My grandmother’s parents, Albert Gauthreaux and Isabelle Giroir Gauthreaux, didn’t live long. Albert died in his early 40s of kidney disease. Isabelle died in her early 20s of appendicitis. Their daughter (my grandmother) made up for it by living to 95. But I digress.
Our ancestors died of all kinds of things: Yellow fever, typhoid, childbirth, etc. Life was hard before vaccines and urgent care centers.

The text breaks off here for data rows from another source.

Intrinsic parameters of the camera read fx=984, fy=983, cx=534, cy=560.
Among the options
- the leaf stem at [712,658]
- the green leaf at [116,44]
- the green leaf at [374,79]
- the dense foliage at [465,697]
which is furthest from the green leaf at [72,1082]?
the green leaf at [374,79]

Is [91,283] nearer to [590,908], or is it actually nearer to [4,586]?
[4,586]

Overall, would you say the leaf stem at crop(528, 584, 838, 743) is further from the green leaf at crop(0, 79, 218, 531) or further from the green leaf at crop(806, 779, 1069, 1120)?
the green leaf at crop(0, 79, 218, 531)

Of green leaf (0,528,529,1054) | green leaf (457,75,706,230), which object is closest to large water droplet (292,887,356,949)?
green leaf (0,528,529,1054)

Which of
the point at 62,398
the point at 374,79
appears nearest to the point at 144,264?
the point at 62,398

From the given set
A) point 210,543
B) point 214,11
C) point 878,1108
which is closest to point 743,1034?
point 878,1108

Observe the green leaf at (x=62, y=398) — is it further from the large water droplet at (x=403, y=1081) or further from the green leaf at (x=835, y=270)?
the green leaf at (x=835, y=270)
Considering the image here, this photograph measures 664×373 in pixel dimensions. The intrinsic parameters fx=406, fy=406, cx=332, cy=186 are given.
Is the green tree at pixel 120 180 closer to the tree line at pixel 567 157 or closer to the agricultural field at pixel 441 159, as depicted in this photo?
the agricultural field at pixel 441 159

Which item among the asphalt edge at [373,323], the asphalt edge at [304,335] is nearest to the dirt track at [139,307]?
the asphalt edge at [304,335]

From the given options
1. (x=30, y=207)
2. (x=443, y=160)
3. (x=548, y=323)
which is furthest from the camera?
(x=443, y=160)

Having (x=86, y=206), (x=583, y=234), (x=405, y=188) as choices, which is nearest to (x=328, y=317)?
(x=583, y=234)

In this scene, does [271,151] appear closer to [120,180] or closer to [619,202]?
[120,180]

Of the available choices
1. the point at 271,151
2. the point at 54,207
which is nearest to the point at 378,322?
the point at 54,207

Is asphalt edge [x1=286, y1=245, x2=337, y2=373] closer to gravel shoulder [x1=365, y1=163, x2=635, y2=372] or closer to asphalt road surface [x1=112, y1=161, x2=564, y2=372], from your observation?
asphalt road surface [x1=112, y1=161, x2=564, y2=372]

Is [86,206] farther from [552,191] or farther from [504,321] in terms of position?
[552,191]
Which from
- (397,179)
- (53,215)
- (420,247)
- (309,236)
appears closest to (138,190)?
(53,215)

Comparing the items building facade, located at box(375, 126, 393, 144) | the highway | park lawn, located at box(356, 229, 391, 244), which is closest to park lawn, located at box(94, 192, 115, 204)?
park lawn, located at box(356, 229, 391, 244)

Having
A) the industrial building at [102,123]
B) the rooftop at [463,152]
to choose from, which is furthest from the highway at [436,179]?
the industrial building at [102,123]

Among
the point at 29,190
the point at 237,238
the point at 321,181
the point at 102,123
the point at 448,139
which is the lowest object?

And, sometimes, a tree just up and hits you and your “lady friend,” creating a family of destitute orphans (anyone else picturing Oliver Twist here?).
Pioneer of Assumption
March 30, 1878
On Thursday, the 28th, Auguste Arsement, more familiarly known under the sobriquet of Joami, a fisherman, was killed by the fall of a tree. It appears the deceased, in company with several other fishermen and a lady friend, had encamped for the night on the shores of Lake Verret, near a partially decayed tree, in close proximity to which the ordinary camp fire was left burning. In some inexplicable way, during the time all the party was wrapped in deep sleep, the fire came in contact with the decayed tree and readily ignited the same. Soon after, the flames having weakened the tree, there was a crash and poor Auguste was mortally wounded and the lady seriously injured. Mr. Arsement survived until the next day. He was about 50 years and leaves a family of destitute orphans, his wife having died some two years since.